RBI has made good the deficit by injecting liquidity through repos and OMOs. Lending to NBFCs will be impacted as there is still no comprehensive information on the asset-liability mismatches which many NBFCs have built up over the years and which may put pressure on these entities in the coming days. Therefore, lenders will be more cautious.
The impact of this liquidity condition is on fresh lending to the retail segment by relatively smaller entities. The larger entities who are capable of mobilising fresh funds and have risk control mechanisms will become stronger and would take up more market share. There are no significant consequences for the consumption story at this juncture.
Q: Do you think the rally in technology stocks is done with the rupee recovering or you would still want to have IT stocks in your portfolio?
A: IT performance is closely linked to the US economic prospects as well, as the US is still the major territory for IT sector projects. So the continuing economic expansion in the US will support IT.
The rupee depreciation is definitely good for the sector as it is one sector which has significant foreign currency receivables. Therefore, IT would still be a part of the portfolio.
Coming to the performance of the sector, the Q2 earnings for the sector on an aggregate was either in line with estimates or even better in many cases. The demand environment and the incremental deal pipeline should support continued performance.
Q: How do you look at the financial space after the quarterly earnings?
A: The banking sector is demonstrating a revival in credit growth, driven by share gains of private banks, which has also been aided by the emergence of issues and problems in the NBFC space.
In the NBFC space, one needs to be cautious until there is clarity over liquidity positioning for the system as a whole as well as weakening demand and rising risk of defaults, especially for the HFCs.
Q: In the last one month, all sectoral indices ended on a strong note, but metals underperformed. What is your view on metals space?
A: The metals saw some underperformance mainly on account of the economic slowdown in China, the tariff war between China and the US, and the rising US interest rates and rising bond yields.
The growth in China is expected to slow from 6.60 percent to the 6.30 percent according to the forecast by international agencies, and this is gradually impacting the demand for metals.

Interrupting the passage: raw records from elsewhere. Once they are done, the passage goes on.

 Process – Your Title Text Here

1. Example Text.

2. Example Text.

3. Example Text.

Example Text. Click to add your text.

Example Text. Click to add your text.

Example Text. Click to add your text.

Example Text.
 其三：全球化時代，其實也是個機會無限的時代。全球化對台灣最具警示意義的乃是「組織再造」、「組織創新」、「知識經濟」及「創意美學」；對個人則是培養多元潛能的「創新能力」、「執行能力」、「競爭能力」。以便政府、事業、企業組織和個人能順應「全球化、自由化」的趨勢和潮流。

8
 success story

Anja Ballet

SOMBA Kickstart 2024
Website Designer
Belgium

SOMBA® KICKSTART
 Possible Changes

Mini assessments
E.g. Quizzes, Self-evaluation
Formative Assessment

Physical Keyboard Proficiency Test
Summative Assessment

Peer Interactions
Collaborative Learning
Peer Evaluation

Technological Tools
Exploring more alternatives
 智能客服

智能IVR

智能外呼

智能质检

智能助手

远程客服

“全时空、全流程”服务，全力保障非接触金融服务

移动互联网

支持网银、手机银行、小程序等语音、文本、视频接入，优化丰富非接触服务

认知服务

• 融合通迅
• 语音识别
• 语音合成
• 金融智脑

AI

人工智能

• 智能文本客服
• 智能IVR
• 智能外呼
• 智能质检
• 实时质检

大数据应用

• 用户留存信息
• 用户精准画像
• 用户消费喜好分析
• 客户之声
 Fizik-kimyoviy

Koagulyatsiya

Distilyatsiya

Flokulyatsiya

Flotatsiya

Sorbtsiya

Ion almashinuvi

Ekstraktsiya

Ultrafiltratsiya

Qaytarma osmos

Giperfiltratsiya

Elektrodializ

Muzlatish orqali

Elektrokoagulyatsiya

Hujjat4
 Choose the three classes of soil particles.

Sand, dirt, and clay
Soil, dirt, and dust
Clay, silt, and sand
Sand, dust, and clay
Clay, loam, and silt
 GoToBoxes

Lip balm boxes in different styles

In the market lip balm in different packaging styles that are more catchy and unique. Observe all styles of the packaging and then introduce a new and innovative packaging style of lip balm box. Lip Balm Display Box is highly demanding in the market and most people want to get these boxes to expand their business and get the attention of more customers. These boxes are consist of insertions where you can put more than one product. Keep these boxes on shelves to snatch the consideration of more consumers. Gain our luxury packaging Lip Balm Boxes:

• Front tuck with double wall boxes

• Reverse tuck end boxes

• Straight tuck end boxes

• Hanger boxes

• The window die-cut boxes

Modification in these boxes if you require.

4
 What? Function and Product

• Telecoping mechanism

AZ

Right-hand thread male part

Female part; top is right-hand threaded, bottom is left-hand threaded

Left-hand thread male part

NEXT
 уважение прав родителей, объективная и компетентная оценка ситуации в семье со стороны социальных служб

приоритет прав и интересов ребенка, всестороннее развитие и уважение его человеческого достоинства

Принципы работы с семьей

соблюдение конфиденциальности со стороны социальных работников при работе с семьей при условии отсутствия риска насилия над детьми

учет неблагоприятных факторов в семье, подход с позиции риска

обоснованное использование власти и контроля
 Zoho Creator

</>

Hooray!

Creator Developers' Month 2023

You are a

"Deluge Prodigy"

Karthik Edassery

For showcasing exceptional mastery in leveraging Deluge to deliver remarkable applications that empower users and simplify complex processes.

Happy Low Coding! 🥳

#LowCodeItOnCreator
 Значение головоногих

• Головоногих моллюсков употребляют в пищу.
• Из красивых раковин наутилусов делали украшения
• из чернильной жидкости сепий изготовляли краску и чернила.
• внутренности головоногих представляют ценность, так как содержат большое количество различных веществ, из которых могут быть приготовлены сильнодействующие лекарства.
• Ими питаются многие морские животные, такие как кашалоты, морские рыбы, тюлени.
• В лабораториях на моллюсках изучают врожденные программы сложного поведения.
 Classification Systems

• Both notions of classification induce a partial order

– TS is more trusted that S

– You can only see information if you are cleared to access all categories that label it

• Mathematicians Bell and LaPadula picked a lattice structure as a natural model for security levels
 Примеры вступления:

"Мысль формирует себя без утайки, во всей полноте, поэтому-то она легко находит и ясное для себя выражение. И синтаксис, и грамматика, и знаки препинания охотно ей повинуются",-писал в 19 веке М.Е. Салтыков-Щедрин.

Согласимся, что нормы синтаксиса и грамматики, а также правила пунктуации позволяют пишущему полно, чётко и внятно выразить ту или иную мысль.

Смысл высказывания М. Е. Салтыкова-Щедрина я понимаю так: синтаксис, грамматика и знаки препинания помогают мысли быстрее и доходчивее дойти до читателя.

Metals and mining companies have broadly performed well in Q2FY19. Operating performance of the ferrous companies has been better than expectations for the second consecutive quarter due to higher realisations and better spreads. Mining companies remain a mixed bag.Among the non- ferrous companies, aluminium segment did well, while, zinc segment faltered on the back of LME price movement. We expect steel companies to perform well going ahead backed by stronger prices due to improved demand and China's capacity curtailment. Non-ferrous metals are likely to remain under pressure and would be more dependent on global macro outlook.